Document
+ + + +
Commit Graph

2749 Commits

Author SHA1 Message Date
Michael Matz
c883d43ae5 fixes for deadlocks and dollars in asm
* tccelf code doesn't use USING_GLOBALS, hence must be called from
  outside the semaphore
* dollars aren't part of identifiers in asm mode
2020-06-21 01:45:35 +02:00
Michael Matz
18db8da7df Workaround old GCC viz indexed string literals
GCCs before gcc8 didn't deal with these where constants are
required.
2020-06-20 23:17:02 +02:00
Michael Matz
1711eb2ef3 macos: add overview comment 2020-06-20 22:25:08 +02:00
Michael Matz
d174af08f9 macos: Fix memtest
* free allocated memory
* fix weak symbols related to -run
* remove memtest from ignored tests for OSX
2020-06-20 22:17:08 +02:00
Michael Matz
ac86fb50cd macos: Tidy code 2020-06-20 22:17:08 +02:00
Michael Matz
c86760c1e9 macos: Read exported symbols from dylibs
up to now we simply assumed that any undefined symbols will be
provided by some shared libs on the cmdline.  Now we check this.
+ + + +
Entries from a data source
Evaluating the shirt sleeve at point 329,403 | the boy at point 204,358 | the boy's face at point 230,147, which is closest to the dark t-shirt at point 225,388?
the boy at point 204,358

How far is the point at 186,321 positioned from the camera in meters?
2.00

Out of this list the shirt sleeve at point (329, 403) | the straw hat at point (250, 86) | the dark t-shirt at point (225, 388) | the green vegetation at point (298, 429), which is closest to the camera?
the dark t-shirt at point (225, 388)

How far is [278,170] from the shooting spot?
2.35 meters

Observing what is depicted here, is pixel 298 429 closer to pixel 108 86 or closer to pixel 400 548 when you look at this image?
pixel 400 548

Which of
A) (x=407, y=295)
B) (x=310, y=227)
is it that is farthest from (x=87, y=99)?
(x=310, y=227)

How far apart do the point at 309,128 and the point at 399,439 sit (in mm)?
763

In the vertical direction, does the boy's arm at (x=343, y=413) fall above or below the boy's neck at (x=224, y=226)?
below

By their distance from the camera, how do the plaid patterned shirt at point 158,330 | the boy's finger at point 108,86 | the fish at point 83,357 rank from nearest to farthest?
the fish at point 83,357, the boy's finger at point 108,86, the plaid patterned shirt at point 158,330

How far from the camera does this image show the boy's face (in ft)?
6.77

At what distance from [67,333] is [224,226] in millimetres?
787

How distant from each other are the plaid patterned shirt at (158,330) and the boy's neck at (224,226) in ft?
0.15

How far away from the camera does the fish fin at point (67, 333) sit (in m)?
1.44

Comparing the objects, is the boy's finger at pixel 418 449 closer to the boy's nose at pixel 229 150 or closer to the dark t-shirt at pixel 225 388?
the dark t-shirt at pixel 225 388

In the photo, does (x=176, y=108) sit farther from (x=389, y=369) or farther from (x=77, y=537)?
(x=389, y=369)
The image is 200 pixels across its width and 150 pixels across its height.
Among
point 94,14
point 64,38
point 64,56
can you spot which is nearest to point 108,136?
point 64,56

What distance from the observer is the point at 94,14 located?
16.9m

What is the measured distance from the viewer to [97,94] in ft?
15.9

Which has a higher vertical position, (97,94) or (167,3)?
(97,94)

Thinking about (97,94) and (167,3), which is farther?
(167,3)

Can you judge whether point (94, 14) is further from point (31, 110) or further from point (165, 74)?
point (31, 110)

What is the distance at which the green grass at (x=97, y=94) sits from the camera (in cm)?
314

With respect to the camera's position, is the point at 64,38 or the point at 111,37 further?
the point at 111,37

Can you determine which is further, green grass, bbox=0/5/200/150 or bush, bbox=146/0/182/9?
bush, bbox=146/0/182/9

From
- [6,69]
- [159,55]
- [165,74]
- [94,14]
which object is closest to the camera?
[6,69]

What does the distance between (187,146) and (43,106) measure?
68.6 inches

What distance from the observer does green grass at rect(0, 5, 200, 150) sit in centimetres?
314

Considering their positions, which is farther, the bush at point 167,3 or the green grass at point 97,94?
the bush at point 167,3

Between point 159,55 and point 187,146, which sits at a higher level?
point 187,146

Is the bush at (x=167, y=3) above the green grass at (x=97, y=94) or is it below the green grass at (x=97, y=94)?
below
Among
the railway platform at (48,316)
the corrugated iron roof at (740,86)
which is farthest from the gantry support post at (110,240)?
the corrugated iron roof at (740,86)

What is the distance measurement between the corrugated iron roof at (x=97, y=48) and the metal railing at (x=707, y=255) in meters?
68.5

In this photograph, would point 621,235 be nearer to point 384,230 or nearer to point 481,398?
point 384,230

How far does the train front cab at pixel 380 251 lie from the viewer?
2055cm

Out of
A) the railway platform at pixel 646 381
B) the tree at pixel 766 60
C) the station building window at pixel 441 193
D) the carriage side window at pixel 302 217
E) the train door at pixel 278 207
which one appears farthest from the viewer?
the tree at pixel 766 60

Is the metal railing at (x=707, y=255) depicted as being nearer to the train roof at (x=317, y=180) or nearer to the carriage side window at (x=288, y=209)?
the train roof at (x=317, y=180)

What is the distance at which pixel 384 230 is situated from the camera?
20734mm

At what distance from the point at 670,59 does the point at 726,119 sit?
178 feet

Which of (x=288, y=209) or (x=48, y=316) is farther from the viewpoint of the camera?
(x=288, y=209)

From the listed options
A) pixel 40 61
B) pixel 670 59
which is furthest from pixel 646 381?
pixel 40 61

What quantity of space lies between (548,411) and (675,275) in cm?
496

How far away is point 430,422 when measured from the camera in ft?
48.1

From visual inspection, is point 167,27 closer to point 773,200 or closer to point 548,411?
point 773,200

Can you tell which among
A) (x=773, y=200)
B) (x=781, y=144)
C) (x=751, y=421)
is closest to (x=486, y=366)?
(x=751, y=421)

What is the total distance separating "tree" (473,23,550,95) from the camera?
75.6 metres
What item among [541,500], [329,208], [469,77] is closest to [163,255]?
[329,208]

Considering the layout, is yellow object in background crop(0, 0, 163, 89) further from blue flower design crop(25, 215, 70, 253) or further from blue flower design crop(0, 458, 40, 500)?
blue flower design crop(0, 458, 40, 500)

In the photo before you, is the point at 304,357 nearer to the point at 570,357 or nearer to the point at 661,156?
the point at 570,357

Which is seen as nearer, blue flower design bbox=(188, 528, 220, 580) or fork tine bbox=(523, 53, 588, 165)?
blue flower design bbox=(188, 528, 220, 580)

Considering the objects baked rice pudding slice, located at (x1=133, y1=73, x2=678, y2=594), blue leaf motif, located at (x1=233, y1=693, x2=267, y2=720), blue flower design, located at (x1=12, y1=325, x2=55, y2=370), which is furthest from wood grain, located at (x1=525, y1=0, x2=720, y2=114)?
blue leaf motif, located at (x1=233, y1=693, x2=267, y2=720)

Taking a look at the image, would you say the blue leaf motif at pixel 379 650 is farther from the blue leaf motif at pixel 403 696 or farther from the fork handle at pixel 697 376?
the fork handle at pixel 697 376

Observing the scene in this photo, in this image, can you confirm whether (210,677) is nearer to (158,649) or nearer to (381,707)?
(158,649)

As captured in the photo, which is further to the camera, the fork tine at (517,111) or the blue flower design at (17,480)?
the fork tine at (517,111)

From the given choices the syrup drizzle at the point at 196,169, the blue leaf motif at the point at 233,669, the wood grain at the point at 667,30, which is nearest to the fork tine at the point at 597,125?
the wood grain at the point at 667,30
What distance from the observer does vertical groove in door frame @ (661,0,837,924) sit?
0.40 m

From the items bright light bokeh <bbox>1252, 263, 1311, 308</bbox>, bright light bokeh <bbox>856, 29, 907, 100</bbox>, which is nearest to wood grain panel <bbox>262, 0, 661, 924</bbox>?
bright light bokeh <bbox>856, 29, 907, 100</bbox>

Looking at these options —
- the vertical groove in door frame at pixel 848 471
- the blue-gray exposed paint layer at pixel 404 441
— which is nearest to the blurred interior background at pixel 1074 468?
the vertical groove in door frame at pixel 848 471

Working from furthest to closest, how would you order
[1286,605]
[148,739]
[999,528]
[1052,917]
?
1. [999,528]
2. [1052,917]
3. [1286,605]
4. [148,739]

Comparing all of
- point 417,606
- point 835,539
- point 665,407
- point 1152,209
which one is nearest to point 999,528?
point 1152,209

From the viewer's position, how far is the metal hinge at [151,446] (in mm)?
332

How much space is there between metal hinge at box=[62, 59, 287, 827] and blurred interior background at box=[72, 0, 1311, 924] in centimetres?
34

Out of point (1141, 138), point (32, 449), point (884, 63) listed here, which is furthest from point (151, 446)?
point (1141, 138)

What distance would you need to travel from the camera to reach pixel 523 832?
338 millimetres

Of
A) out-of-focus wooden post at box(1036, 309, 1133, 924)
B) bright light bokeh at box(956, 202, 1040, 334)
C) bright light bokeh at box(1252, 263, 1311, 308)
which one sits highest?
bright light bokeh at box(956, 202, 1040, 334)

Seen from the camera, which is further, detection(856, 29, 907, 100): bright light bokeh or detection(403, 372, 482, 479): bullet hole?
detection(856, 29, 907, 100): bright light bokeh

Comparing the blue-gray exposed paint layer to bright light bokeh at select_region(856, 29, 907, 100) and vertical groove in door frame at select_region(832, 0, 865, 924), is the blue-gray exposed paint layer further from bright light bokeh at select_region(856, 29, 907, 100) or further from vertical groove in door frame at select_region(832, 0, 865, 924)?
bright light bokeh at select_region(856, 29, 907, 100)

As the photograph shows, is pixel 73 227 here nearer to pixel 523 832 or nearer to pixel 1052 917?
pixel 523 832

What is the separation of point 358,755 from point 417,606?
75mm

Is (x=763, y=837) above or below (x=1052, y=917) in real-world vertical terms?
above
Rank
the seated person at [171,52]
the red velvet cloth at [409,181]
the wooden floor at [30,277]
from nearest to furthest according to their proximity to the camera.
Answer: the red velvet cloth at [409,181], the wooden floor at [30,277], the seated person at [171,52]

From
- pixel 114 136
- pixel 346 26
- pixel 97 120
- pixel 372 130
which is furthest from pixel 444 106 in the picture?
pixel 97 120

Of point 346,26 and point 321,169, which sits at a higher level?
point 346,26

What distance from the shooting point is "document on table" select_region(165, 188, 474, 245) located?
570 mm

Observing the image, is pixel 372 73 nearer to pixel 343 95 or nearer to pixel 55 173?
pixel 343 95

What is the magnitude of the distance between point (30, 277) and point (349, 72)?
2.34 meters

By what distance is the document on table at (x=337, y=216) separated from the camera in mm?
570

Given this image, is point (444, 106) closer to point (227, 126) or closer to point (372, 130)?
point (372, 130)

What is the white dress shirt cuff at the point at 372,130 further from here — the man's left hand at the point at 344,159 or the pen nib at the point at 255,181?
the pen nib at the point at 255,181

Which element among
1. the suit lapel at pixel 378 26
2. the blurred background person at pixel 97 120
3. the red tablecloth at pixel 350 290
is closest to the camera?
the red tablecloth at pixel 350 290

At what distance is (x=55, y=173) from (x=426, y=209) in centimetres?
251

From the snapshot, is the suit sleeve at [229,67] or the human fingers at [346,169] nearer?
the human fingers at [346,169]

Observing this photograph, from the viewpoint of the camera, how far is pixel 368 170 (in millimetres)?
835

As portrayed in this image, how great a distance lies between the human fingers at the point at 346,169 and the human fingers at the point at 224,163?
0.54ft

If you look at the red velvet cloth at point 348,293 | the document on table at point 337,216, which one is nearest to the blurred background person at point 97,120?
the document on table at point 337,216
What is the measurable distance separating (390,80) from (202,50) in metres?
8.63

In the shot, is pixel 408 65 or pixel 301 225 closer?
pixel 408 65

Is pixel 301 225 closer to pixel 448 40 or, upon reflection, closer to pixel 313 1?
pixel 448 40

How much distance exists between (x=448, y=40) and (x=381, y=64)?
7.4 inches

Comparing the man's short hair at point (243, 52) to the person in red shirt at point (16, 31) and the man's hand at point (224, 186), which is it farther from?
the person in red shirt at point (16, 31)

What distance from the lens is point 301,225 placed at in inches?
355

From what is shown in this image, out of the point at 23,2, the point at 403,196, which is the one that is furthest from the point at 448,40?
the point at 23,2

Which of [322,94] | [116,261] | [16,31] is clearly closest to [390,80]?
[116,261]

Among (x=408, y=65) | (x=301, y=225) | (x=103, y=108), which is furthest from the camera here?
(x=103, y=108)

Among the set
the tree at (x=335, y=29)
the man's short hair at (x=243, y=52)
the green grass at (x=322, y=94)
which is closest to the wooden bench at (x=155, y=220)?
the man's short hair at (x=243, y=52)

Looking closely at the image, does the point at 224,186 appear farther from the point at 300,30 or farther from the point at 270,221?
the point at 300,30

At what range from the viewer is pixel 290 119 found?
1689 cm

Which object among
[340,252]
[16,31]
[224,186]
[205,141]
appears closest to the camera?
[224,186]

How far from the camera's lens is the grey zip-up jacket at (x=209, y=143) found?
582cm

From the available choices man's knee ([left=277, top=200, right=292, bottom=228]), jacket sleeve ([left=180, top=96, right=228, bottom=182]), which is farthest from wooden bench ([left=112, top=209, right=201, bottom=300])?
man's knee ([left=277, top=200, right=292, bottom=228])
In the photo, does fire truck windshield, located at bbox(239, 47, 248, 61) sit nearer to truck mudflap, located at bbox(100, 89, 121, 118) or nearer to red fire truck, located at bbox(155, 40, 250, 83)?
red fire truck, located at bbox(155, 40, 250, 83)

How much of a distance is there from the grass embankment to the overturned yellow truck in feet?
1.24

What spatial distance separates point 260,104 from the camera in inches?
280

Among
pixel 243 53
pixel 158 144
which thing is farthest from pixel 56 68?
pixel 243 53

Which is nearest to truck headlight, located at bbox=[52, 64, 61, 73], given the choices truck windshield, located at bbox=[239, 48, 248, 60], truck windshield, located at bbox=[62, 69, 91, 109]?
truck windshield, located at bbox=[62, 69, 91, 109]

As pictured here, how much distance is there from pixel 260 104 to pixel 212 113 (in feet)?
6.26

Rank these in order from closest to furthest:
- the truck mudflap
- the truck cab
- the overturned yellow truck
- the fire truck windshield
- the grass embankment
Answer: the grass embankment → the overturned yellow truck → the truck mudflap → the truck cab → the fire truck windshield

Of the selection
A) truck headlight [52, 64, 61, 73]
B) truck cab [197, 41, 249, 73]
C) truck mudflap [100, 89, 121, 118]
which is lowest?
+ + + +
Given instruction
Copy the commit log in full, character for character.

Answer to the exercise
Commit Graph

2749 Commits

Author SHA1 Message Date
Michael Matz
c883d43ae5 fixes for deadlocks and dollars in asm
* tccelf code doesn't use USING_GLOBALS, hence must be called from
  outside the semaphore
* dollars aren't part of identifiers in asm mode
2020-06-21 01:45:35 +02:00
Michael Matz
18db8da7df Workaround old GCC viz indexed string literals
GCCs before gcc8 didn't deal with these where constants are
required.
2020-06-20 23:17:02 +02:00
Michael Matz
1711eb2ef3 macos: add overview comment 2020-06-20 22:25:08 +02:00
Michael Matz
d174af08f9 macos: Fix memtest
* free allocated memory
* fix weak symbols related to -run
* remove memtest from ignored tests for OSX
2020-06-20 22:17:08 +02:00
Michael Matz
ac86fb50cd macos: Tidy code 2020-06-20 22:17:08 +02:00
Michael Matz
c86760c1e9 macos: Read exported symbols from dylibs
up to now we simply assumed that any undefined symbols will be
provided by some shared libs on the cmdline.  Now we check this.